On Tuesday, about 25,000 members of the union voted on the terms of the deal, ending the possibility of an immediate strike by the teachers.
Negotiations over the terms of the deal have taken months and in recent weeks became a showdown between city officials and the powerful union over health-safety issues. The deal includes more vaccinations for teachers and a slower return for students that initially proposed.
Nearly 13,700 members of the union voted in favor of the deal, and just over 6,500 voted against it. Union leaders described the current terms of the deal as the "absolute limit to which CPS was willing to go at the bargaining table to guarantee a minimum number of guardrails for any semblance of safety in schools."
Union President Jesse Sharkey wrote in an email to union members: "This plan is not what any of us deserve. Not us. Not our students. Not their families. The fact that CPS could not delay reopening a few short weeks to ramp up vaccinations and preparations in schools is a disgrace."

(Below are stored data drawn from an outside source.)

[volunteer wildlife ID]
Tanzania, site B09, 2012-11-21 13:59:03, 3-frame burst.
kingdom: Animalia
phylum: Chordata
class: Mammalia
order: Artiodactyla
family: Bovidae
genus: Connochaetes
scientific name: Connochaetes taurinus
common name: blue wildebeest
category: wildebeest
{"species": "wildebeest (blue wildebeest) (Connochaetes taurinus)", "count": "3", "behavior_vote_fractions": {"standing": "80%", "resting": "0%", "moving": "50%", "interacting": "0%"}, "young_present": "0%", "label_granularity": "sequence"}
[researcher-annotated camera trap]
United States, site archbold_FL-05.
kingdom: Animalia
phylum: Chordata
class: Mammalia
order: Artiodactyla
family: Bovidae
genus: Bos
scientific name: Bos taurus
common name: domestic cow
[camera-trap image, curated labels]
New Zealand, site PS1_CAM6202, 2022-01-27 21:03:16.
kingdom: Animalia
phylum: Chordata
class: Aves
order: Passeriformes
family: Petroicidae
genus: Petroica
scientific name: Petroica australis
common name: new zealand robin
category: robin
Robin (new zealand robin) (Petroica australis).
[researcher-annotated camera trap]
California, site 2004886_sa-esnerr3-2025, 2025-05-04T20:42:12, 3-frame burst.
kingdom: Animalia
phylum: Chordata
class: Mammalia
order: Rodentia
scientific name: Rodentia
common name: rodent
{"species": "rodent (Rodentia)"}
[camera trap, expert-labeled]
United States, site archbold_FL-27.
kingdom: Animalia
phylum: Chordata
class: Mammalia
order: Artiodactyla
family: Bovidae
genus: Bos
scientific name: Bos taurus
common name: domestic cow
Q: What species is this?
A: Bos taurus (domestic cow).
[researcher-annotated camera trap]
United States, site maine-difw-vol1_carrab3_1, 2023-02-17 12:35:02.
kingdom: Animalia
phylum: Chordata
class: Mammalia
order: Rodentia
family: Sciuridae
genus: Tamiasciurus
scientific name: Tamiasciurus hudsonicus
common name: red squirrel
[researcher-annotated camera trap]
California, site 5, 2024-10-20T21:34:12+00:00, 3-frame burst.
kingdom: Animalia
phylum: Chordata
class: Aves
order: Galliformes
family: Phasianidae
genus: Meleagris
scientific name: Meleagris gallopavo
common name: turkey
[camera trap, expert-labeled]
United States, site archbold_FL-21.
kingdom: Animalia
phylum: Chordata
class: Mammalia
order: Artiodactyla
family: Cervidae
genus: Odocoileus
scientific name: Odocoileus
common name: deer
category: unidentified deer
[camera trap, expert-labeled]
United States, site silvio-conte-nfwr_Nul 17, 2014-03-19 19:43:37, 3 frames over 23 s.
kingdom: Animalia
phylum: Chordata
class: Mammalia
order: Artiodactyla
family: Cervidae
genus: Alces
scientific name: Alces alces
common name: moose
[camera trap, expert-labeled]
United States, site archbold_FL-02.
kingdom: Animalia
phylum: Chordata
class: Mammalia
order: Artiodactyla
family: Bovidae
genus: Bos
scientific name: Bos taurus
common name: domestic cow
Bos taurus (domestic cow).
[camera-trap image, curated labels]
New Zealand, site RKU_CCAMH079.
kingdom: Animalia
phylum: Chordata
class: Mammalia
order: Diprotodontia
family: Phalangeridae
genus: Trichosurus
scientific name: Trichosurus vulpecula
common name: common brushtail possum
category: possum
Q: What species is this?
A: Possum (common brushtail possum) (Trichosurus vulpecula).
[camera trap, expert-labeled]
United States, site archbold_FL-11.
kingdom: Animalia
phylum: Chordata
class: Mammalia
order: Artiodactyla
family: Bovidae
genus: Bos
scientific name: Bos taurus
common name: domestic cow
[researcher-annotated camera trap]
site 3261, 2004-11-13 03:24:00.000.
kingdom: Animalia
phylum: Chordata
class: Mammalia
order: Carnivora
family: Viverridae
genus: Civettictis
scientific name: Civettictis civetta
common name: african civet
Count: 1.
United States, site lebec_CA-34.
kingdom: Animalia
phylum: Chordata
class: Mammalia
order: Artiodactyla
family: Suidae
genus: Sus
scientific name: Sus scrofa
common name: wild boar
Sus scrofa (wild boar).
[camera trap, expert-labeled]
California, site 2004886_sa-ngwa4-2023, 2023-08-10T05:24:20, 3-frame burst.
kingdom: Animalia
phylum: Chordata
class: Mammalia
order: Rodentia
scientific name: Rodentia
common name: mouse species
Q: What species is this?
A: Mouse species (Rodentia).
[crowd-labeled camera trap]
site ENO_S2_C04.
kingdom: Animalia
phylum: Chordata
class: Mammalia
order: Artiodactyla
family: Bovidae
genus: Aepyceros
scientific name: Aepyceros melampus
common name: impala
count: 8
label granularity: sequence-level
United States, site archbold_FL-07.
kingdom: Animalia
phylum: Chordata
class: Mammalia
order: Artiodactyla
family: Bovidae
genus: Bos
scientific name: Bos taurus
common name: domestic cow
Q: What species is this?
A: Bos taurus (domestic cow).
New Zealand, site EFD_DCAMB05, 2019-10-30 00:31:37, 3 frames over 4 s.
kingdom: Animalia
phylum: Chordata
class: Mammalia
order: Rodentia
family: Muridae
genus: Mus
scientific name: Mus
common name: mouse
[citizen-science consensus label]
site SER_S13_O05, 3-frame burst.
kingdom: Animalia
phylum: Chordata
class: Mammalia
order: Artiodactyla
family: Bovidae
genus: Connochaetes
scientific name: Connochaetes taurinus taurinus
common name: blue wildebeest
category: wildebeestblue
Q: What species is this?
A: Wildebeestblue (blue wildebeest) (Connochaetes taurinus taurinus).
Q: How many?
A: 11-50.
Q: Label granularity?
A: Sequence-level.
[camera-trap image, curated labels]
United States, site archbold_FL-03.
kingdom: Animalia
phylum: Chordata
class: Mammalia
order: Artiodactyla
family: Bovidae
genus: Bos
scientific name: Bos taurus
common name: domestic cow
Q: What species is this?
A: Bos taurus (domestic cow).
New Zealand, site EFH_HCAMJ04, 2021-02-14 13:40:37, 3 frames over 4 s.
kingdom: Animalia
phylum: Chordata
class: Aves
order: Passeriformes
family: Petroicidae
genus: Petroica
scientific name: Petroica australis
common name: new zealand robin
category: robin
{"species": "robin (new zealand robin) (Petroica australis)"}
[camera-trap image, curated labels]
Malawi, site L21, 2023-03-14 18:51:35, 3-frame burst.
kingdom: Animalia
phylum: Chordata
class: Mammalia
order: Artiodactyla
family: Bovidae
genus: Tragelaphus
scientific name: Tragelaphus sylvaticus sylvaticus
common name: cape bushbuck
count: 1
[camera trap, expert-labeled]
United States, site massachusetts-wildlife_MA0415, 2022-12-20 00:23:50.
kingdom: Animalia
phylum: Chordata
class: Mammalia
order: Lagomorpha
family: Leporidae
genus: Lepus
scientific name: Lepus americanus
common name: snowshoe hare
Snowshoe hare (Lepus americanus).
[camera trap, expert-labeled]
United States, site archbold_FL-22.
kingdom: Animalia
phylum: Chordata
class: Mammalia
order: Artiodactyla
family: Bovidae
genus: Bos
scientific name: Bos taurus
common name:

The first wave of students to return to classrooms include those in pre-K and special education programs. They will return on Thursday, though parents will have the option to keep their children home. The two student groups had already returned to classrooms for several weeks last month, prior to the breakdown of union negotiations.
In the coming weeks, students in kindergarten through eighth grade will return for limited classroom instruction. For now, there is no plan to return high schoolers to classrooms. Chicago public school students – nearly 340,000 of them – have been fully remote since last March.
As the one year mark of the exodus from school buildings approaches, Chicago Public Schools officials and leaders of the city insist it is time to return children, safely, to their classrooms. Mayor Lori Lightfoot has also argued that remote learning is directly disadvantaging the city's black and hispanic students, who make of the majority of the district.